It comes the next morning after numerous reports on the flooding, the damage done, and an interview with newly appointed Gotham mayor, Bella Reál. The reporter details a gruesome death, the way the three gunshot wounds caused him to bleed out in under three minutes. An officer's bodycam footage is released, played after the initial report, and Bruce watches Edward get shot, watches himself grieve over his body, then watches himself attack the group of police who were responsible for his death.

Bruce hates it all. Seeing it on tv is just like being there all over again, having to hold Edward and comfort him through his inevitable passing. He hates how vulnerable he'd been in that moment, grief clouding his judgment, unable to make the right decision, which would have been to stay with Edward instead of running. He's so used to running. He's so used to leaving when something becomes too much. It's easier than to face it, and he knows this makes him weak, but he can't help it.

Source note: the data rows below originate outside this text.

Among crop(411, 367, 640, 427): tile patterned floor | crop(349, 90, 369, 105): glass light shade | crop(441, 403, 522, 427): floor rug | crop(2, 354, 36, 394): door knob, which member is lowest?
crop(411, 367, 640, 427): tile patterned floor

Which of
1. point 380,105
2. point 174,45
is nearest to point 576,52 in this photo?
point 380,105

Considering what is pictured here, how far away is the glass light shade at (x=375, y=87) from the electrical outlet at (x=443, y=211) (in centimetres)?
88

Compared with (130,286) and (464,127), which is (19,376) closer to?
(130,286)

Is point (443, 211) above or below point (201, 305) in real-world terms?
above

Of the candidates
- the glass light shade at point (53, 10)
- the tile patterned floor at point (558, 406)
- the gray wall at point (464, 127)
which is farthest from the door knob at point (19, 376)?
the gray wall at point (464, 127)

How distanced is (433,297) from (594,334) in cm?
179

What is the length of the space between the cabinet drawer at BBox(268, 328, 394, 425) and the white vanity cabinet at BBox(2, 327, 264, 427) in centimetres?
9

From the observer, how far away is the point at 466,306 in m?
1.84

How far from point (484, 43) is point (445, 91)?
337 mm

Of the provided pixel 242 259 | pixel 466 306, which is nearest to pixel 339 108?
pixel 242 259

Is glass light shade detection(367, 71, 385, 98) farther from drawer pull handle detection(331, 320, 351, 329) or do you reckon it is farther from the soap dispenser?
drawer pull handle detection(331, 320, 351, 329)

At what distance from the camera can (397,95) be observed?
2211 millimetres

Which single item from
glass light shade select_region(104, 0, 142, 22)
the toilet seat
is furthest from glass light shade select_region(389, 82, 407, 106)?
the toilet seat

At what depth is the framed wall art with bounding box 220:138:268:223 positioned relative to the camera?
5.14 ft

People have questions about the Batman now, what his affiliation with the Riddler is, and the reporter even entertains a few fresh conspiracies that have been circulating the internet. Disdain fills her voice as she talks about the Batman and who he is to the city now, how he's never been the hero everyone thought he was. Bruce hates that she's not wrong.

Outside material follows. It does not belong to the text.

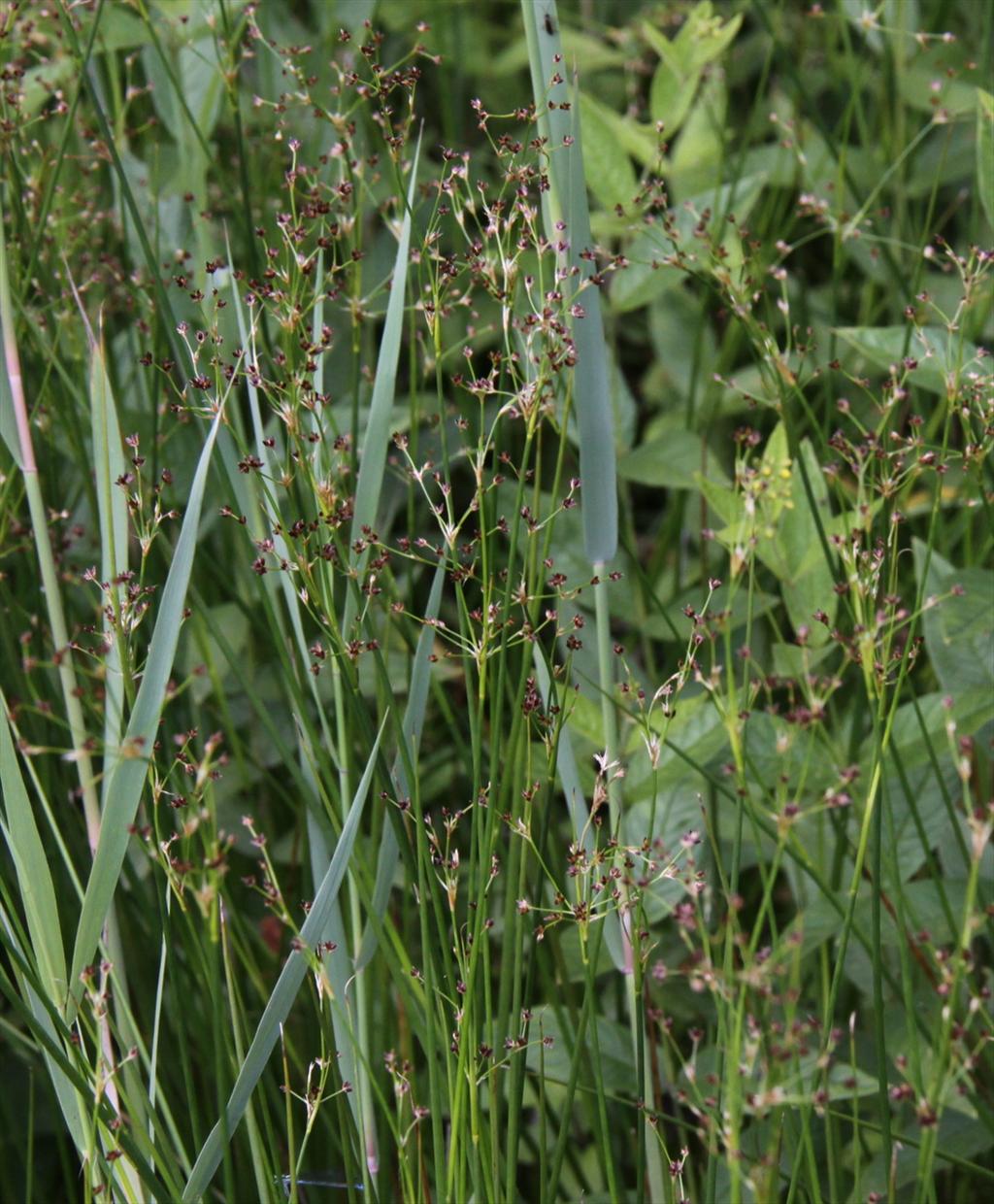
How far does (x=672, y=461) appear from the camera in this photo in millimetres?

He thinks the entire report is unnecessarily cruel, however, as the woman describes Edward's death with no remorse. Bruce has to see both sides of it, a master of the game of devil's advocate, and acknowledges that Edward has caused what feels like irreversible damage to the city. There's no way they can recover from all of this, and Batman's position as a symbol of hope for the city is gone. Still, he watches the entire story, his eyes bloodshot and glistening at the edges as he recalls the memory, fresh and painful in his mind like a wound that won't stop bleeding.

Bruce has been awake for nearly two days straight, having spent a majority of the last twelve hours doing all he can to keep himself from falling asleep. After watching Edward die on the television again, Bruce goes into the study, feeling like a ghost, like a shell of himself, like Edward took a part of him with him when he went. It's as though he's watching himself from above, the ghostly way his hand wraps around the doorknob to the study, like he should pass through the brass instead of being able to grip it. It's as though he's watching himself from above, like his soul isn't anchored to his body. He's having a hard time organizing his thoughts, and as soon as he steps foot into the room, he can't remember what he's come in here for.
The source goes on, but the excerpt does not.